ECLI:NL:RBDHA:2021:15694
Rechtbank Den Haag
- Voorlopige voorziening
- Rechtspraak.nl
Afwijzing verzoek voorlopige voorziening asielaanvraag op grond van Dublinverordening
In deze zaak heeft de voorzieningenrechter van de Rechtbank Den Haag op 26 april 2021 uitspraak gedaan in het kader van een verzoek om een voorlopige voorziening. Verzoeker, die een verblijfsvergunning asiel voor bepaalde tijd had aangevraagd, kreeg te horen dat zijn aanvraag niet in behandeling werd genomen omdat Italië verantwoordelijk was voor de behandeling van zijn asielverzoek. Dit besluit was genomen door de Staatssecretaris van Justitie en Veiligheid op 30 maart 2021. Verzoeker heeft hiertegen beroep ingesteld en verzocht om een voorlopige voorziening.

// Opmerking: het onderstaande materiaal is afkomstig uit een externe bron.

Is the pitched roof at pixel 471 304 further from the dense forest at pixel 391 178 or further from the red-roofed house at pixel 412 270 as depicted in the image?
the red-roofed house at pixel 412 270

De zitting vond plaats op 13 april 2021, maar verzoeker en zijn gemachtigde waren niet aanwezig. De Staatssecretaris was vertegenwoordigd door zijn gemachtigde. Tijdens de zitting werd ook een andere zaak (NL21.4811) behandeld, die verband hield met het beroep van verzoeker. De voorzieningenrechter heeft in die andere zaak uitspraak gedaan, waardoor het verzoek om een voorlopige voorziening in deze zaak niet meer nodig was.
De voorzieningenrechter heeft het verzoek om voorlopige voorziening afgewezen en aangegeven dat er geen aanleiding was voor een proceskostenveroordeling. De uitspraak is openbaar gemaakt en er staat geen hoger beroep of verzet open tegen deze beslissing.